Asymmetric Dimethylarginine Levels Are Associated with Elevated Pulmonary Artery Pressure in HIV+ Individuals
Rushi Parikh*, R Scherzer, E Nitta, A Leone, C Donovan, J Morelli, S Deeks, P Ganz, J Martin, and P Hsue
Univ of California, San Francisco, US
Background: HIV infection is an independent risk factor for pulmonary arterial hypertension (PAH), although the mechanism underlying this disease process remains unknown. Asymmetrical dimethylarginine (ADMA) is an endogenous inhibitor of nitric oxide synthase (NOS) and blocks the synthesis of nitric oxide (NO), a potent vasodilator formed in endothelial cells from arginine. NO play a key role in protecting against atherosclerosis by inhibiting thrombosis, inflammation, and smooth muscle proliferation. Among uninfected individuals, ADMA causes endothelial dysfunction and predicts cardiovascular events and mortality. The purpose of this study was to evaluate the association of ADMA and elevated pulmonary artery pressures in the setting of HIV infection.
Methods: We measured ADMA and arginine using HPLC in HIV+ individuals in the University of California–San Francisco SCOPE cohort. Pulmonary artery systolic pressure (PASP) was ascertained with Doppler echocardiography using the modified Bernoulli equation to measure the peak velocity of the TR jet and adding it to the right atrial pressure estimate. We used Poisson regression with a robust variance estimator to estimate the relative risk for factors associated with PASP ≥30 mmHg.
Results: We examined 162 HIV+ individuals; overall, the median age was 50 (IQR 42 to 56), 16% were female, 73% were on ARV, 75% had undetectable HIV RNA levels, and the median CD4+ T cell count was 576 cells/mm3 (IQR 376 to 771). The median ADMA was 0.48 µmol/L (IQR 0.43 to 0.54). The unadjusted rank correlation between levels of ADMA and PASP was r = 0.14 (p = 0.074). In contrast, there was no association between arginine and PASP (r = 0.013, p = 0.87). In unadjusted analysis, ADMA was associated with higher prevalence of elevated PASP (prevalence ratio = 1.23, 95%CI 1.01 to 1.51, p = 0.044, per 0.1 µmol/L increase in ADMA). The association was slightly attenuated after multivariable adjustment (prevalence ratio = 1.22, 95%CI 0.99 to 1.51, p = 0.063).

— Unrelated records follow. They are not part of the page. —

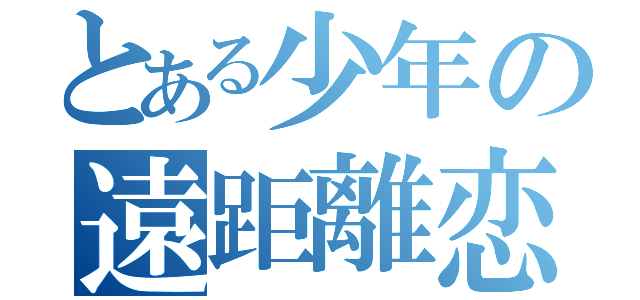 とある少年の
遠距離恋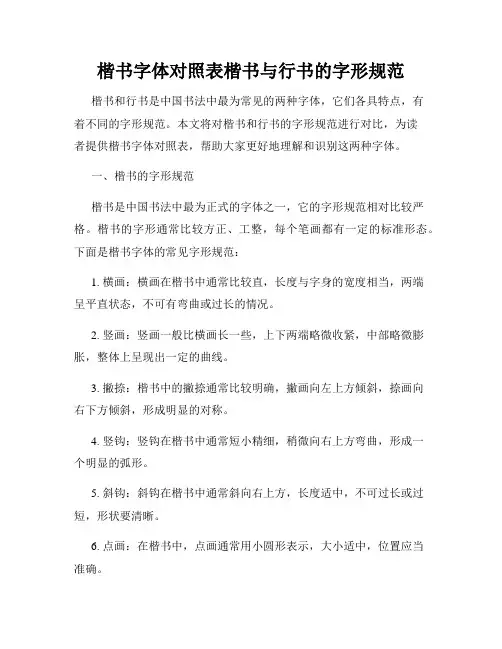 楷书字体对照表楷书与行书的字形规范

楷书和行书是中国书法中最为常见的两种字体，它们各具特点，有着不同的字形规范。本文将对楷书和行书的字形规范进行对比，为读者提供楷书字体对照表，帮助大家更好地理解和识别这两种字体。

一、楷书的字形规范

楷书是中国书法中最为正式的字体之一，它的字形规范相对比较严格。楷书的字形通常比较方正、工整，每个笔画都有一定的标准形态。下面是楷书字体的常见字形规范：

1. 横画：横画在楷书中通常比较直，长度与字身的宽度相当，两端呈平直状态，不可有弯曲或过长的情况。

2. 竖画：竖画一般比横画长一些，上下两端略微收紧，中部略微膨胀，整体上呈现出一定的曲线。

3. 撇捺：楷书中的撇捺通常比较明确，撇画向左上方倾斜，捺画向右下方倾斜，形成明显的对称。

4. 竖钩：竖钩在楷书中通常短小精细，稍微向右上方弯曲，形成一个明显的弧形。

5. 斜钩：斜钩在楷书中通常斜向右上方，长度适中，不可过长或过短，形状要清晰。

6. 点画：在楷书中，点画通常用小圆形表示，大小适中，位置应当准确。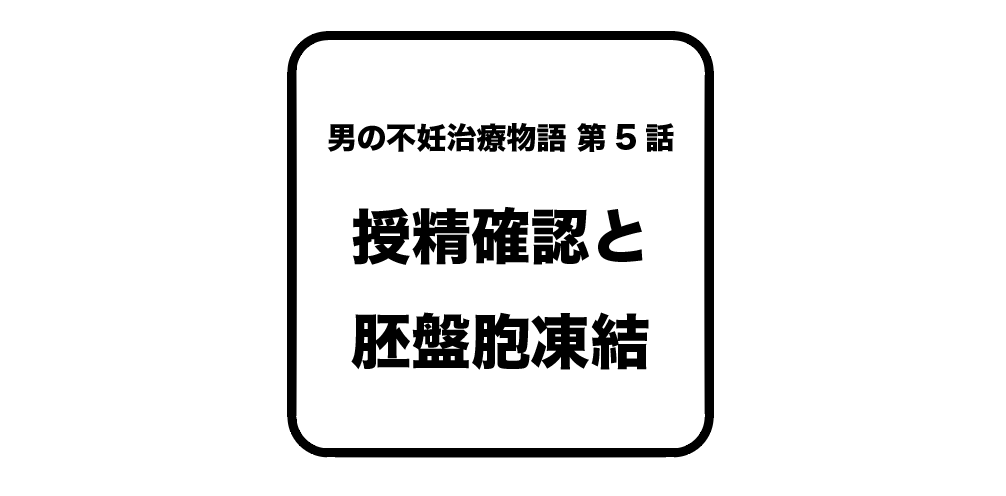 男の不妊治療物語 第５話

授精確認と
胚盤胞凍結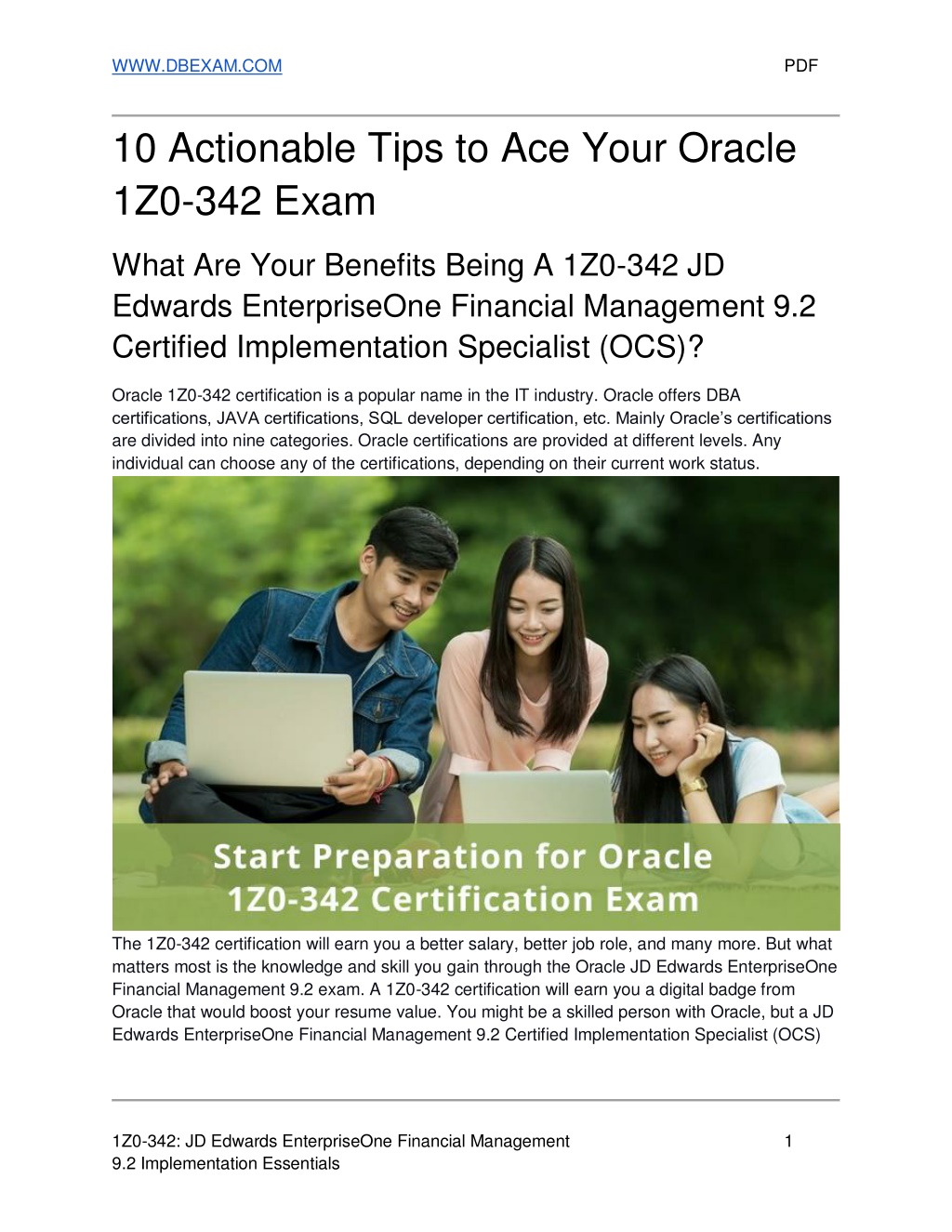 WWW.DBEXAM.COM PDF

10 Actionable Tips to Ace Your Oracle 1Z0-342 Exam

What Are Your Benefits Being A 1Z0-342 JD Edwards EnterpriseOne Financial Management 9.2 Certified Implementation Specialist (OCS)?

Oracle 1Z0-342 certification is a popular name in the IT industry. Oracle offers DBA certifications, JAVA certifications, SQL developer certification, etc. Mainly Oracle's certifications are divided into nine categories. Oracle certifications are provided at different levels. Any individual can choose any of the certifications, depending on their current work status.

Start Preparation for Oracle 1Z0-342 Certification Exam

The 1Z0-342 certification will earn you a better salary, better job role, and many more. But what matters most is the knowledge and skill you gain through the Oracle JD Edwards EnterpriseOne Financial Management 9.2 exam. A 1Z0-342 certification will earn you a digital badge from Oracle that would boost your resume value. You might be a skilled person with Oracle, but a JD Edwards EnterpriseOne Financial Management 9.2 Certified Implementation Specialist (OCS)

1Z0-342: JD Edwards EnterpriseOne Financial Management 9.2 Implementation Essentials 1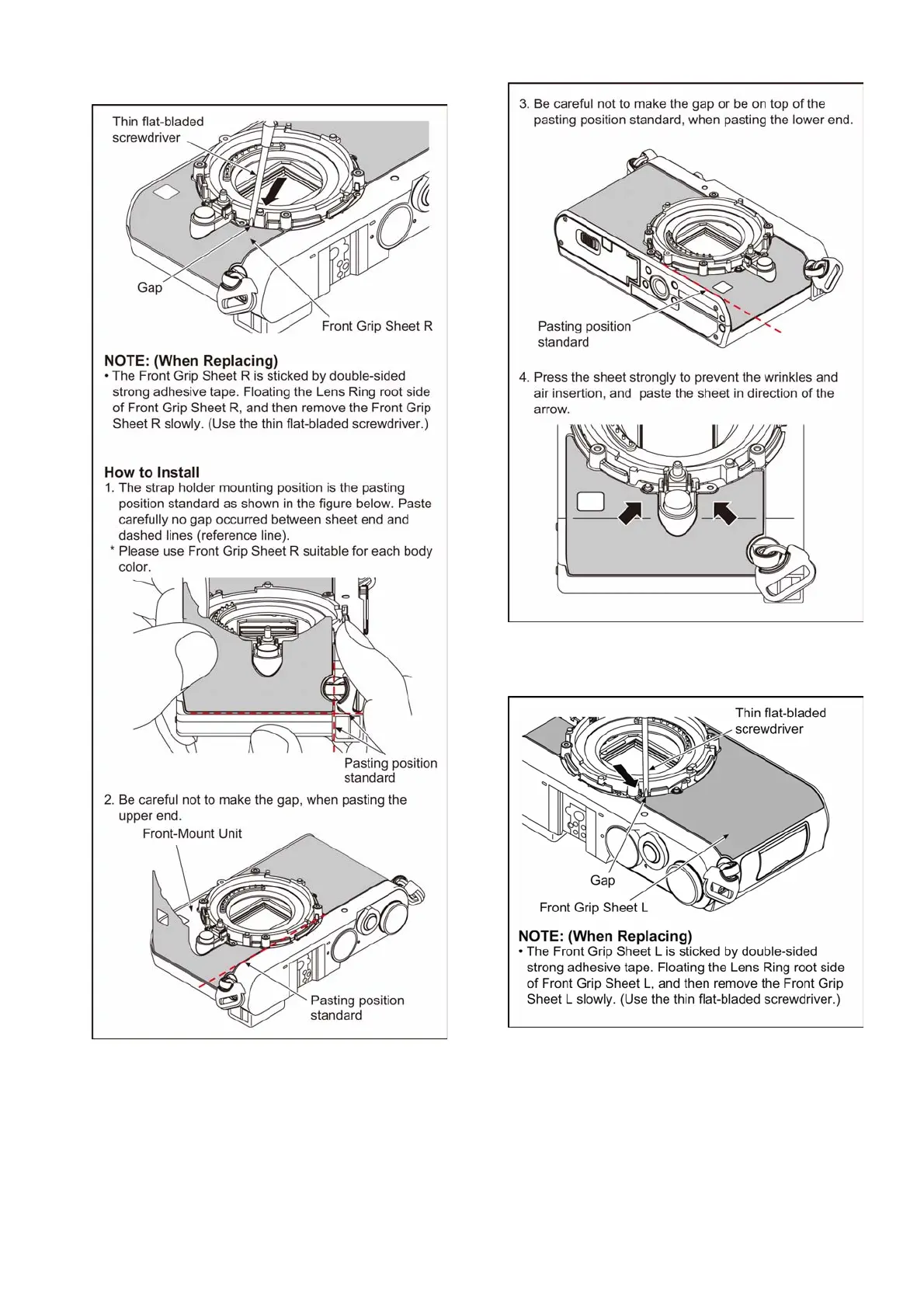 Thin flat-bladed screwdriver

Gap

Front Grip Sheet R

NOTE: (When Replacing)
• The Front Grip Sheet R is sticked by double-sided strong adhesive tape. Floating the Lens Ring root side of Front Grip Sheet R, and then remove the Front Grip Sheet R slowly. (Use the thin flat-bladed screwdriver.)

How to Install
1. The strap holder mounting position is the pasting position standard as shown in the figure below. Paste carefully no gap occurred between sheet end and dashed lines (reference line).
* Please use Front Grip Sheet R suitable for each body color.

Pasting position standard

2. Be careful not to make the gap, when pasting the upper end.

Front-Mount Unit

Pasting position standard

3. Be careful not to make the gap or be on top of the pasting position standard, when pasting the lower end.

Pasting position standard

4. Press the sheet strongly to prevent the wrinkles and air insertion, and paste the sheet in direction of the arrow.

Thin flat-bladed screwdriver

Gap

Front Grip Sheet L

NOTE: (When Replacing)
• The Front Grip Sheet L is sticked by double-sided strong adhesive tape. Floating the Lens Ring root side of Front Grip Sheet L, and then remove the Front Grip Sheet L slowly. (Use the thin flat-bladed screwdriver.)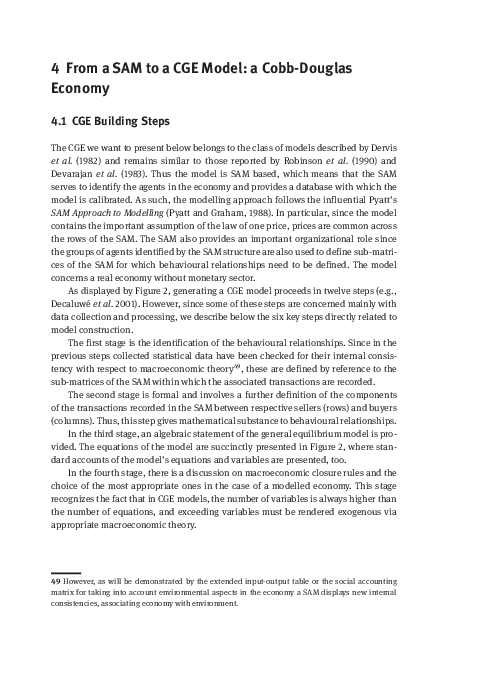 4 From a SAM to a CGE Model: a Cobb-Douglas Economy

4.1 CGE Building Steps

The CGE we want to present below belongs to the class of models described by Dervis et al. (1982) and remains similar to those reported by Robinson et al. (1990) and Devarajan et al. (1983). Thus the model is SAM based, which means that the SAM serves to identify the agents in the economy and provides a database with which the model is calibrated. As such, the modelling approach follows the influential Pyatt's SAM Approach to Modelling (Pyatt and Graham, 1988). In particular, since the model contains the important assumption of the law of one price, prices are common across the rows of the SAM. The SAM also provides an important organizational role since the groups of agents identified by the SAM structure are also used to define sub-matrices of the SAM for which behavioural relationships need to be defined. The model concerns a real economy without monetary sector.

As displayed by Figure 2, generating a CGE model proceeds in twelve steps (e.g., Decaluwé et al. 2001). However, since some of these steps are concerned mainly with data collection and processing, we describe below the six key steps directly related to model construction.

The first stage is the identification of the behavioural relationships. Since in the previous steps collected statistical data have been checked for their internal consistency with respect to macroeconomic theory$^{49}$, these are defined by reference to the sub-matrices of the SAM within which the associated transactions are recorded.

The second stage is formal and involves a further definition of the components of the transactions recorded in the SAM between respective sellers (rows) and buyers (columns). Thus, this step gives mathematical substance to behavioural relationships.

In the third stage, an algebraic statement of the general equilibrium model is provided. The equations of the model are succinctly presented in Figure 2, where standard accounts of the model's equations and variables are presented, too.

In the fourth stage, there is a discussion on macroeconomic closure rules and the choice of the most appropriate ones in the case of a modelled economy. This stage recognizes the fact that in CGE models, the number of variables is always higher than the number of equations, and exceeding variables must be rendered exogenous via appropriate macroeconomic theory.

49 However, as will be demonstrated by the extended input-output table or the social accounting matrix for taking into account environmental aspects in the economy a SAM displays new internal consistencies, associating economy with environment.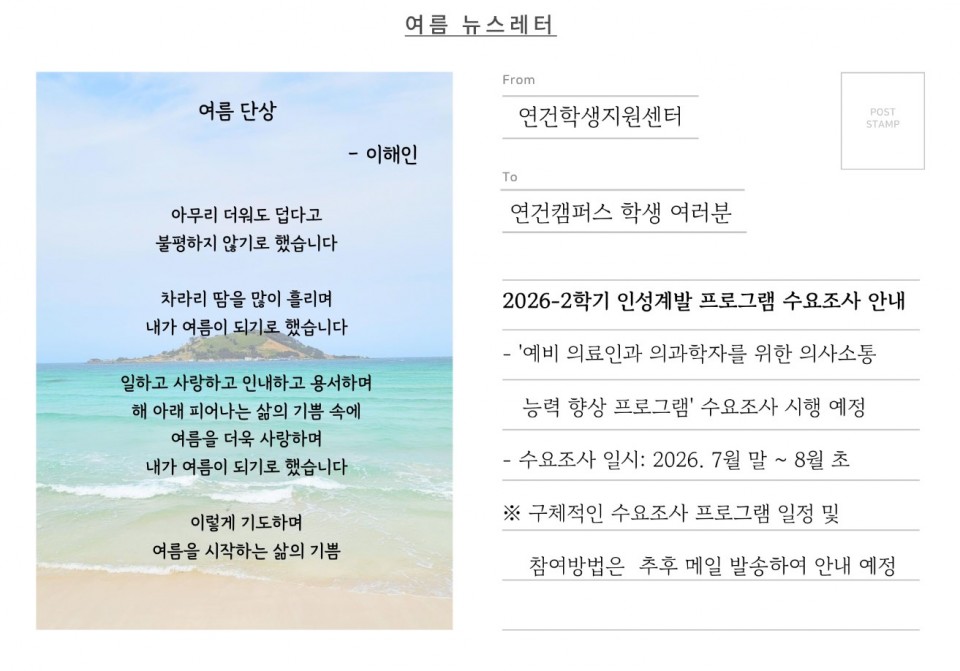 여름 뉴스레터

여름 단상

- 이해인

아무리 더워도 덥다고
불평하지 않기로 했습니다

차라리 땀을 많이 흘리며
내가 여름이 되기로 했습니다

일하고 사랑하고 인내하고 용서하며
해 아래 피어나는 삶의 기쁨 속에
여름을 더욱 사랑하며
내가 여름이 되기로 했습니다

이렇게 기도하며
여름을 시작하는 삶의 기쁨

From

연건학생지원센터

POST STAMP

To

연건캠퍼스 학생 여러분

2026-2학기 인성계발 프로그램 수요조사 안내

- '예비 의료인과 의과학자를 위한 의사소통 능력 향상 프로그램' 수요조사 시행 예정

- 수요조사 일시: 2026. 7월 말 ~ 8월 초

※ 구체적인 수요조사 프로그램 일정 및 참여방법은 추후 메일 발송하여 안내 예정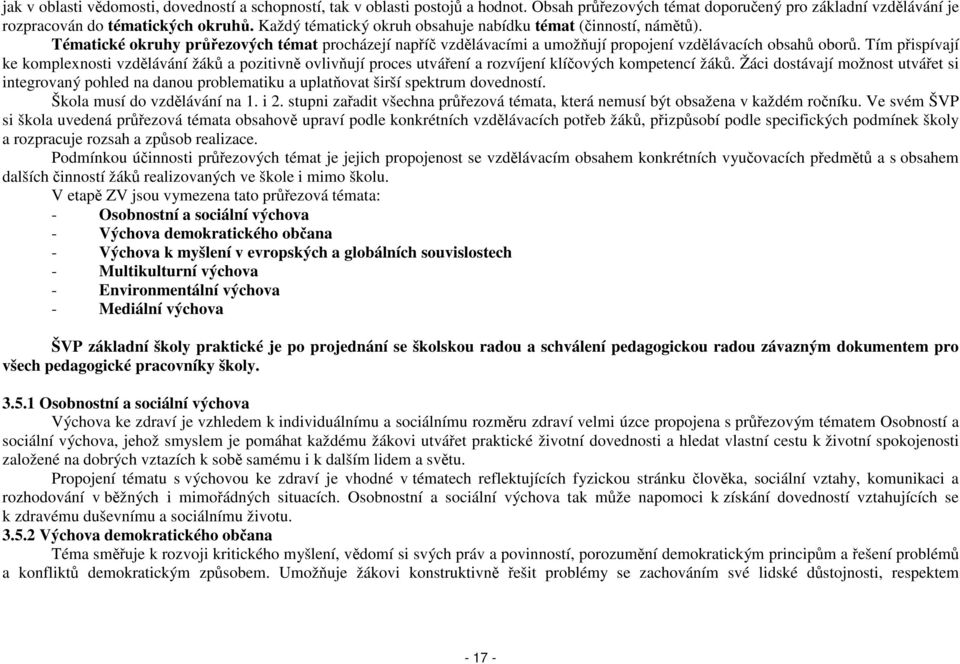 jak v oblasti vědomostí, dovedností a schopností, tak v oblasti postojů a hodnot. Obsah průřezových témat doporučený pro základní vzdělávání je rozpracován do tématických okruhů. Každý tématický okruh obsahuje nabídku témat (činností, námětů).

Tématické okruhy průřezových témat procházejí napříč vzdělávacími a umožňují propojení vzdělávacích obsahů oborů. Tím přispívají ke komplexnosti vzdělávání žáků a pozitivně ovlivňují proces utváření a rozvíjení klíčových kompetencí žáků. Žáci dostávají možnost utvářet si integrovaný pohled na danou problematiku a uplatňovat širší spektrum dovedností.

Škola musí do vzdělávání na 1. i 2. stupni zařadit všechna průřezová témata, která nemusí být obsažena v každém ročníku. Ve svém ŠVP si škola uvedená průřezová témata obsahově upraví podle konkrétních vzdělávacích potřeb žáků, přizpůsobí podle specifických podmínek školy a rozpracuje rozsah a způsob realizace.

Podmínkou účinnosti průřezových témat je jejich propojenost se vzdělávacím obsahem konkrétních vyučovacích předmětů a s obsahem dalších činností žáků realizovaných ve škole i mimo školu.

V etapě ZV jsou vymezena tato průřezová témata:
- Osobnostní a sociální výchova
- Výchova demokratického občana
- Výchova k myšlení v evropských a globálních souvislostech
- Multikulturní výchova
- Environmentální výchova
- Mediální výchova

ŠVP základní školy praktické je po projednání se školskou radou a schválení pedagogickou radou závazným dokumentem pro všech pedagogické pracovníky školy.

3.5.1 Osobnostní a sociální výchova
Výchova ke zdraví je vzhledem k individuálnímu a sociálnímu rozměru zdraví velmi úzce propojena s průřezovým tématem Osobnostní a sociální výchova, jehož smyslem je pomáhat každému žákovi utvářet praktické životní dovednosti a hledat vlastní cestu k životní spokojenosti založené na dobrých vztazích k sobě samému i k dalším lidem a světu.

Propojení tématu s výchovou ke zdraví je vhodné v tématech reflektujících fyzickou stránku člověka, sociální vztahy, komunikaci a rozhodování v běžných i mimořádných situacích. Osobnostní a sociální výchova tak může napomoci k získání dovedností vztahujících se k zdravému duševnímu a sociálnímu životu.

3.5.2 Výchova demokratického občana
Téma směřuje k rozvoji kritického myšlení, vědomí si svých práv a povinností, porozumění demokratickým principům a řešení problémů a konfliktů demokratickým způsobem. Umožňuje žákovi konstruktivně řešit problémy se zachováním své lidské důstojnosti, respektem

- 17 -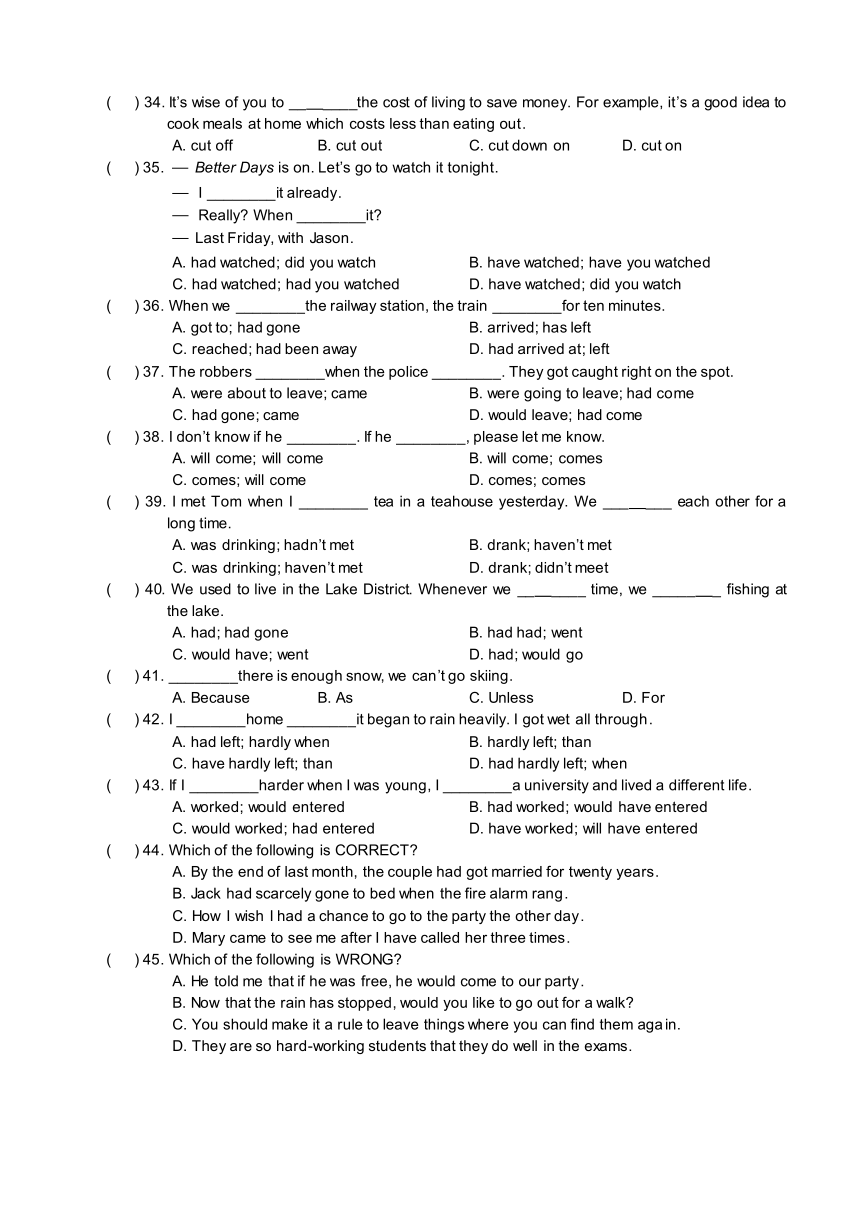 ( ) 34. It's wise of you to ________the cost of living to save money. For example, it's a good idea to cook meals at home which costs less than eating out.
A. cut off B. cut out C. cut down on D. cut on
( ) 35. — Better Days is on. Let's go to watch it tonight.
— I ________it already.
— Really? When ________it?
— Last Friday, with Jason.
A. had watched; did you watch B. have watched; have you watched
C. had watched; had you watched D. have watched; did you watch
( ) 36. When we ________the railway station, the train ________for ten minutes.
A. got to; had gone B. arrived; has left
C. reached; had been away D. had arrived at; left
( ) 37. The robbers ________when the police ________. They got caught right on the spot.
A. were about to leave; came B. were going to leave; had come
C. had gone; came D. would leave; had come
( ) 38. I don't know if he ________. If he ________, please let me know.
A. will come; will come B. will come; comes
C. comes; will come D. comes; comes
( ) 39. I met Tom when I ________ tea in a teahouse yesterday. We ________ each other for a long time.
A. was drinking; hadn't met B. drank; haven't met
C. was drinking; haven't met D. drank; didn't meet
( ) 40. We used to live in the Lake District. Whenever we ________ time, we ________ fishing at the lake.
A. had; had gone B. had had; went
C. would have; went D. had; would go
( ) 41. ________there is enough snow, we can't go skiing.
A. Because B. As C. Unless D. For
( ) 42. I ________home ________it began to rain heavily. I got wet all through.
A. had left; hardly when B. hardly left; than
C. have hardly left; than D. had hardly left; when
( ) 43. If I ________harder when I was young, I ________a university and lived a different life.
A. worked; would entered B. had worked; would have entered
C. would worked; had entered D. have worked; will have entered
( ) 44. Which of the following is CORRECT?
A. By the end of last month, the couple had got married for twenty years.
B. Jack had scarcely gone to bed when the fire alarm rang.
C. How I wish I had a chance to go to the party the other day.
D. Mary came to see me after I have called her three times.
( ) 45. Which of the following is WRONG?
A. He told me that if he was free, he would come to our party.
B. Now that the rain has stopped, would you like to go out for a walk?
C. You should make it a rule to leave things where you can find them again.
D. They are so hard-working students that they do well in the exams.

Conclusions: ADMA, a key marker of endothelial dysfunction, was associated with elevated pulmonary artery pressure among HIV+ individuals. As ADMA impairs the synthesis of NO, our findings suggest that reduced NO release resulting in impaired endothelial function may represent a potential mechanism for HIV-associated PAH.